» Material shown:
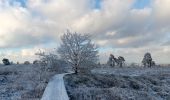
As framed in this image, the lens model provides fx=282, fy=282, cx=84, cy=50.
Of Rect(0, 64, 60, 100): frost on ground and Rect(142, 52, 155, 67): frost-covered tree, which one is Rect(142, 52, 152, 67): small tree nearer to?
Rect(142, 52, 155, 67): frost-covered tree

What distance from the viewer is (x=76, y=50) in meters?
74.8

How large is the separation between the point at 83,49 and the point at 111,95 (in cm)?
3898

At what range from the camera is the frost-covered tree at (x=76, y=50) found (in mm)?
74250

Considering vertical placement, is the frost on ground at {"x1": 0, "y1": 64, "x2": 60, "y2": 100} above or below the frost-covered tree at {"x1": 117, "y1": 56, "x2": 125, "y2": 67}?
below

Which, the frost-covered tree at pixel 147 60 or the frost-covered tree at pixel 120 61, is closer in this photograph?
the frost-covered tree at pixel 147 60

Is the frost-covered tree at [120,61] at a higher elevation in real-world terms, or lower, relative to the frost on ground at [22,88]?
higher

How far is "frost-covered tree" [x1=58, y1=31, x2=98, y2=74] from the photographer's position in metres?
74.2

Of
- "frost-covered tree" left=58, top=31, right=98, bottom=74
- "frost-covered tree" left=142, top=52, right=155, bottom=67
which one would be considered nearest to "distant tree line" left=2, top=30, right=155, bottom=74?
"frost-covered tree" left=58, top=31, right=98, bottom=74

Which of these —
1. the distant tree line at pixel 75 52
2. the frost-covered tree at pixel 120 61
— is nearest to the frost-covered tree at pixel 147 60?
the frost-covered tree at pixel 120 61

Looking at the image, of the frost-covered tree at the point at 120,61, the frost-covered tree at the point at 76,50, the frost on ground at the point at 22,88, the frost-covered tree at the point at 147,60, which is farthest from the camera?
the frost-covered tree at the point at 120,61

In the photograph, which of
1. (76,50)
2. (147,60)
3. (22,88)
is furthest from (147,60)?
(22,88)

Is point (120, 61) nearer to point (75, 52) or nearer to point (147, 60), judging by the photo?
point (147, 60)

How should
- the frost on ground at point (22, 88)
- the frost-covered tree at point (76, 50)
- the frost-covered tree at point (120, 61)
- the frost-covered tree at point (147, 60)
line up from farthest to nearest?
1. the frost-covered tree at point (120, 61)
2. the frost-covered tree at point (147, 60)
3. the frost-covered tree at point (76, 50)
4. the frost on ground at point (22, 88)

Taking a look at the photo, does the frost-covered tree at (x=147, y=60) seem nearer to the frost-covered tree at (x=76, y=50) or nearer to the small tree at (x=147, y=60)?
the small tree at (x=147, y=60)
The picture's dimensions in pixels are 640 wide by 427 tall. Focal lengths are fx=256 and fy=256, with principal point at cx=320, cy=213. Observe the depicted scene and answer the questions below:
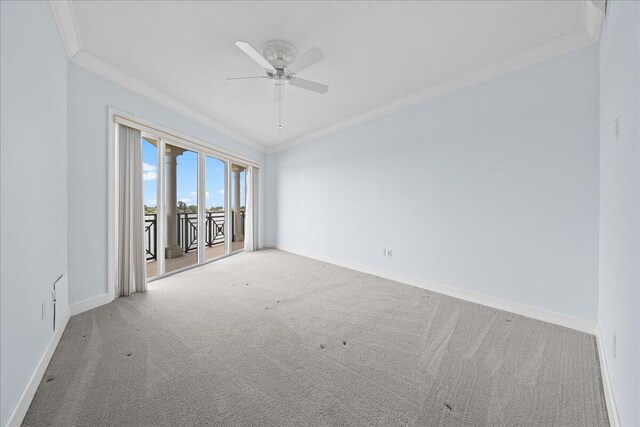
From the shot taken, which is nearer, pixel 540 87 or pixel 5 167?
pixel 5 167

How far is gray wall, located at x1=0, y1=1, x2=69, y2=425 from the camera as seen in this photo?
4.31 ft

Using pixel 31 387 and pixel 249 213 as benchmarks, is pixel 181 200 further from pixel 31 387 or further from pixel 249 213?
pixel 31 387

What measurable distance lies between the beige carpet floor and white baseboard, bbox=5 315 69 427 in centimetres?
4

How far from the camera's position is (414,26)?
7.38 ft

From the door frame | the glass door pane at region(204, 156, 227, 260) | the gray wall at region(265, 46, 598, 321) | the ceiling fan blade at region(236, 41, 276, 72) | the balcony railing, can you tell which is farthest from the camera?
the glass door pane at region(204, 156, 227, 260)

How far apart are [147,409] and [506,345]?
2575mm

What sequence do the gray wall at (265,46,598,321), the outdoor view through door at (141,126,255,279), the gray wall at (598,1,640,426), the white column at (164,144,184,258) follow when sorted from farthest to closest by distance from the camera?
the white column at (164,144,184,258), the outdoor view through door at (141,126,255,279), the gray wall at (265,46,598,321), the gray wall at (598,1,640,426)

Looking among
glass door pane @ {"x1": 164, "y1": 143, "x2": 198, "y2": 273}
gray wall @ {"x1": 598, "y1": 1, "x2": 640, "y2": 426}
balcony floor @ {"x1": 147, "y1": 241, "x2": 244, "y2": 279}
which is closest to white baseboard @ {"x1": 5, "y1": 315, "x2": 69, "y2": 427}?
balcony floor @ {"x1": 147, "y1": 241, "x2": 244, "y2": 279}

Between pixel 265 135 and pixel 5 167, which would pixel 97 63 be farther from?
pixel 265 135

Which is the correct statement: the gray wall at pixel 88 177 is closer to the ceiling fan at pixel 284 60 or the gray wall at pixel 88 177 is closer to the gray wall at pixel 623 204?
the ceiling fan at pixel 284 60

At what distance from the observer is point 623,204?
1.34 m

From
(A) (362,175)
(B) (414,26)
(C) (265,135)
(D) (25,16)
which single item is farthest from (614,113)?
(C) (265,135)

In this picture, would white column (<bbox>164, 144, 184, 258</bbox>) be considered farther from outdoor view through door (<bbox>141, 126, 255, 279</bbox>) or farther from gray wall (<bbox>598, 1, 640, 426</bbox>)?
gray wall (<bbox>598, 1, 640, 426</bbox>)

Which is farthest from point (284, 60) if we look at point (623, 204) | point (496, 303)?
point (496, 303)
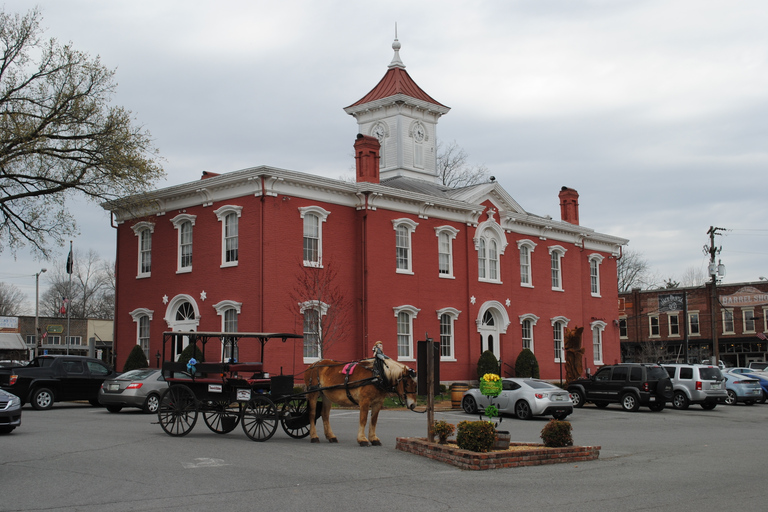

» Aim of the exercise:
Retype every one of the records above word for word, leaving out the pictures.

» Output for this task:
As framed in this image, the lens model provides fx=282, fy=282, cx=84, cy=50.
Of Rect(0, 64, 60, 100): frost on ground and Rect(142, 52, 155, 67): frost-covered tree, which one is Rect(142, 52, 152, 67): small tree nearer to?
Rect(142, 52, 155, 67): frost-covered tree

What distance from the viewer is (x=76, y=50) in meters?
74.8

How large is the separation between the point at 83,49 and the point at 111,95 (in cm)?
3898

At what range from the camera is the frost-covered tree at (x=76, y=50) found (in mm)?
74250

Considering vertical placement, is the frost on ground at {"x1": 0, "y1": 64, "x2": 60, "y2": 100} above or below the frost-covered tree at {"x1": 117, "y1": 56, "x2": 125, "y2": 67}?
below

Which, the frost-covered tree at pixel 147 60 or the frost-covered tree at pixel 120 61, is closer in this photograph?
the frost-covered tree at pixel 147 60

Is the frost-covered tree at [120,61] at a higher elevation in real-world terms, or lower, relative to the frost on ground at [22,88]?
higher

How far is "frost-covered tree" [x1=58, y1=31, x2=98, y2=74] from the photographer's position in metres?
74.2

Of
- "frost-covered tree" left=58, top=31, right=98, bottom=74
- "frost-covered tree" left=142, top=52, right=155, bottom=67
which one would be considered nearest to "distant tree line" left=2, top=30, right=155, bottom=74?
"frost-covered tree" left=58, top=31, right=98, bottom=74

Which of these —
1. the distant tree line at pixel 75 52
2. the frost-covered tree at pixel 120 61
— is nearest to the frost-covered tree at pixel 147 60?
the frost-covered tree at pixel 120 61

Looking at the image, of the frost-covered tree at the point at 120,61, the frost-covered tree at the point at 76,50, the frost on ground at the point at 22,88, the frost-covered tree at the point at 147,60, which is farthest from the camera?
the frost-covered tree at the point at 120,61

In the photograph, which of
1. (76,50)
2. (147,60)
3. (22,88)
is furthest from (147,60)?
(22,88)

Is point (120, 61) nearer to point (75, 52) or nearer to point (147, 60), judging by the photo?
point (147, 60)

How should
- the frost on ground at point (22, 88)
- the frost-covered tree at point (76, 50)
- the frost-covered tree at point (120, 61)
- the frost-covered tree at point (147, 60)
line up from farthest to nearest?
1. the frost-covered tree at point (120, 61)
2. the frost-covered tree at point (147, 60)
3. the frost-covered tree at point (76, 50)
4. the frost on ground at point (22, 88)

Taking a look at the photo, does the frost-covered tree at (x=147, y=60) seem nearer to the frost-covered tree at (x=76, y=50) or nearer to the small tree at (x=147, y=60)?
the small tree at (x=147, y=60)
The picture's dimensions in pixels are 640 wide by 427 tall. Focal lengths are fx=256 and fy=256, with principal point at cx=320, cy=213. Observe the depicted scene and answer the questions below:
From the shot taken, which is nearer, pixel 540 87 or pixel 5 167?
pixel 5 167

How far is gray wall, located at x1=0, y1=1, x2=69, y2=425 from the camera as seen in this photo?
4.31 ft

Using pixel 31 387 and pixel 249 213 as benchmarks, is pixel 181 200 further from pixel 31 387 or further from pixel 249 213?
pixel 31 387

What measurable distance lies between the beige carpet floor and white baseboard, bbox=5 315 69 427 in centimetres?
4

How far from the camera's position is (414,26)?
7.38 ft

From the door frame | the glass door pane at region(204, 156, 227, 260) | the gray wall at region(265, 46, 598, 321) | the ceiling fan blade at region(236, 41, 276, 72) | the balcony railing, can you tell which is farthest from the camera?
the glass door pane at region(204, 156, 227, 260)

How far apart are [147,409] and [506,345]?
2575mm

What sequence do the gray wall at (265,46,598,321), the outdoor view through door at (141,126,255,279), the gray wall at (598,1,640,426), the white column at (164,144,184,258) follow when sorted from farthest to closest by distance from the camera?
the white column at (164,144,184,258), the outdoor view through door at (141,126,255,279), the gray wall at (265,46,598,321), the gray wall at (598,1,640,426)

Looking among
glass door pane @ {"x1": 164, "y1": 143, "x2": 198, "y2": 273}
gray wall @ {"x1": 598, "y1": 1, "x2": 640, "y2": 426}
balcony floor @ {"x1": 147, "y1": 241, "x2": 244, "y2": 279}
which is closest to white baseboard @ {"x1": 5, "y1": 315, "x2": 69, "y2": 427}?
balcony floor @ {"x1": 147, "y1": 241, "x2": 244, "y2": 279}

Between pixel 265 135 and pixel 5 167, which would pixel 97 63 be farther from?
pixel 265 135

Which is the correct statement: the gray wall at pixel 88 177 is closer to the ceiling fan at pixel 284 60 or the gray wall at pixel 88 177 is closer to the gray wall at pixel 623 204?
the ceiling fan at pixel 284 60

At what distance from the observer is point 623,204?
1.34 m

From
(A) (362,175)
(B) (414,26)
(C) (265,135)
(D) (25,16)
which single item is farthest from (614,113)?
(C) (265,135)

In this picture, would white column (<bbox>164, 144, 184, 258</bbox>) be considered farther from outdoor view through door (<bbox>141, 126, 255, 279</bbox>) or farther from gray wall (<bbox>598, 1, 640, 426</bbox>)?
gray wall (<bbox>598, 1, 640, 426</bbox>)

Which is farthest from point (284, 60) if we look at point (623, 204) | point (496, 303)?
point (496, 303)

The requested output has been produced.